Please find each line in the records containing the word "spatial" and copy those lines out in full.

START Records for this task

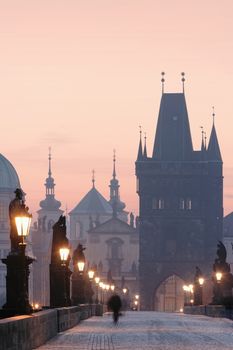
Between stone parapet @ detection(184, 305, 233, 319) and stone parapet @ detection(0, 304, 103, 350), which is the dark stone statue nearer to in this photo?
stone parapet @ detection(0, 304, 103, 350)

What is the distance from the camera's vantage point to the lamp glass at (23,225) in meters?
33.3

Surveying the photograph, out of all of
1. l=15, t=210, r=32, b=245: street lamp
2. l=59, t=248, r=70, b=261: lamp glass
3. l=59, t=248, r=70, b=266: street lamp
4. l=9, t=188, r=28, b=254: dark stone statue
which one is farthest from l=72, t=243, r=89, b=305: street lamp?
l=15, t=210, r=32, b=245: street lamp

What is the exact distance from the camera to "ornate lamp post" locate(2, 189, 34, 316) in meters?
33.0

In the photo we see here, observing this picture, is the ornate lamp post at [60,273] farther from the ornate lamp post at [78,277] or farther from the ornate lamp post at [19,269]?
the ornate lamp post at [19,269]

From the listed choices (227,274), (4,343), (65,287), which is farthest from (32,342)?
(227,274)

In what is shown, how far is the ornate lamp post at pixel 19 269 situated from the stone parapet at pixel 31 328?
0.49m

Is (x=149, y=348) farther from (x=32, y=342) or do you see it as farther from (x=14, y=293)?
(x=14, y=293)

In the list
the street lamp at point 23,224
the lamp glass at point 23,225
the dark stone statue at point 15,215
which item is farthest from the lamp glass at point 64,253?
the lamp glass at point 23,225

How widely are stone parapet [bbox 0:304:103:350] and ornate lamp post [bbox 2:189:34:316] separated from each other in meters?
0.49

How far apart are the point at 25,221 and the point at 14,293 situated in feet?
9.76

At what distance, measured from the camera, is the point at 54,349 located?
31453mm

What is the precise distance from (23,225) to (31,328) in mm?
3544

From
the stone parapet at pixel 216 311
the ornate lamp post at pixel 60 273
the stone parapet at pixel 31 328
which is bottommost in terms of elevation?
the stone parapet at pixel 31 328

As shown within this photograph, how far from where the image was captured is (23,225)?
3341cm
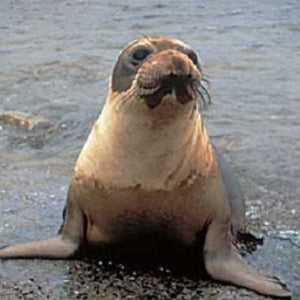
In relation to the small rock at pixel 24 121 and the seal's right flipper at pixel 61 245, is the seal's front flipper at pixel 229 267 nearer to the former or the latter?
the seal's right flipper at pixel 61 245

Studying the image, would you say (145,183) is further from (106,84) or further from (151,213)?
(106,84)

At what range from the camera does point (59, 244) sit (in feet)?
17.4

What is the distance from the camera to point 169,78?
4723 mm

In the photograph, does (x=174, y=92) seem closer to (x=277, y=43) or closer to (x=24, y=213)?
(x=24, y=213)

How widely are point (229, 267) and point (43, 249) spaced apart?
0.85 metres

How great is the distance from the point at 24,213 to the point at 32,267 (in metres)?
0.84

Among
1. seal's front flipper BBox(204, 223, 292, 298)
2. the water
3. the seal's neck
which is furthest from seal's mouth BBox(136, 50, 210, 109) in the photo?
the water

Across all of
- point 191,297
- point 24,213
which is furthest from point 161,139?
point 24,213

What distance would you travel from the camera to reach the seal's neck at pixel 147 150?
5.08 metres

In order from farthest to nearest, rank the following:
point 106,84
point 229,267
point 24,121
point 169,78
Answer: point 106,84
point 24,121
point 229,267
point 169,78

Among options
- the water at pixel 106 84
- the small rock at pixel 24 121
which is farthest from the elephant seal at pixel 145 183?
the small rock at pixel 24 121

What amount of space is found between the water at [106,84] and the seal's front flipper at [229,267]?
0.51 feet

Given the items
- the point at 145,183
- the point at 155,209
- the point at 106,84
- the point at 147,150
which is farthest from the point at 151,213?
the point at 106,84

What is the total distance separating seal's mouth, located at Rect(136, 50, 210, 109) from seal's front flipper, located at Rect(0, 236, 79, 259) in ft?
2.68
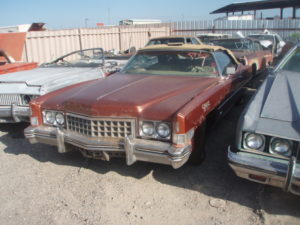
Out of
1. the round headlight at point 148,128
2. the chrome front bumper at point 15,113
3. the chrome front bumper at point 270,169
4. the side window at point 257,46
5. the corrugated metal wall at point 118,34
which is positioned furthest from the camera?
the corrugated metal wall at point 118,34

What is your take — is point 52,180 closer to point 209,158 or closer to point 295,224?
point 209,158

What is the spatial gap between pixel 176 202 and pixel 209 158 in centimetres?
112

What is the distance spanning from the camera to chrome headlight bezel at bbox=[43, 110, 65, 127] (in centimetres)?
371

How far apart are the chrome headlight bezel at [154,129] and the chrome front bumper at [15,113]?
2.42m

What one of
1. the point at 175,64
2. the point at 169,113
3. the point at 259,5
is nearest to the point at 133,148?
the point at 169,113

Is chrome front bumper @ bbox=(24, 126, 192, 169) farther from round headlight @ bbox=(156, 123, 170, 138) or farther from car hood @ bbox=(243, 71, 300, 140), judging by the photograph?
car hood @ bbox=(243, 71, 300, 140)

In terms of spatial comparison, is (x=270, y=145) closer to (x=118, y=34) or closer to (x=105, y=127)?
(x=105, y=127)

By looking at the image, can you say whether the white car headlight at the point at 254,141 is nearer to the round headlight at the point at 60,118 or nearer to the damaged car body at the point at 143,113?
the damaged car body at the point at 143,113

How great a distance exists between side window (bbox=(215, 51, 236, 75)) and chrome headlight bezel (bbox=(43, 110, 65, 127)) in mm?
2441

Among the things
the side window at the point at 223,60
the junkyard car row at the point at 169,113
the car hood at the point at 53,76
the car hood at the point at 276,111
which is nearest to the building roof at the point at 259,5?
the side window at the point at 223,60

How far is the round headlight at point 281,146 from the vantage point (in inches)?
103

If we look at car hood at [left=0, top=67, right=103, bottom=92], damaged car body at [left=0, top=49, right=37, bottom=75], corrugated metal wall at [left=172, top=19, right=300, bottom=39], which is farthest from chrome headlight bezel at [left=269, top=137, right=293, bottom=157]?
corrugated metal wall at [left=172, top=19, right=300, bottom=39]

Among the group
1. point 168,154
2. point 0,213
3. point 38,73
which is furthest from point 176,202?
point 38,73

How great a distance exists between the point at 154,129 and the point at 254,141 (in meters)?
1.02
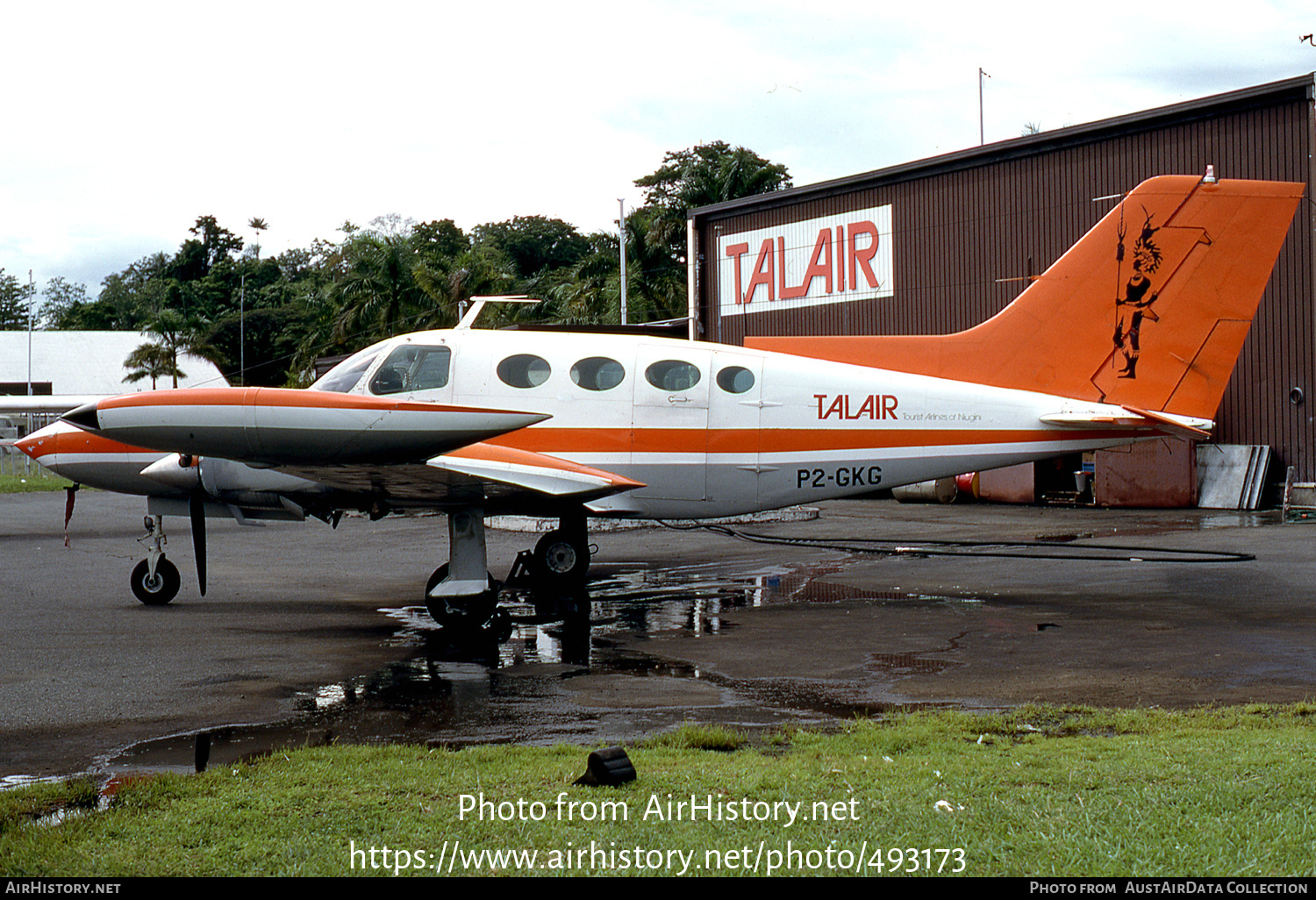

END Records for this task

Result of the exercise
What is the spatial gap between pixel 176 202 and pixel 209 158 in centimetres?
In terms of spatial comparison, is (x=270, y=145) closer to (x=118, y=34) or closer to (x=105, y=127)?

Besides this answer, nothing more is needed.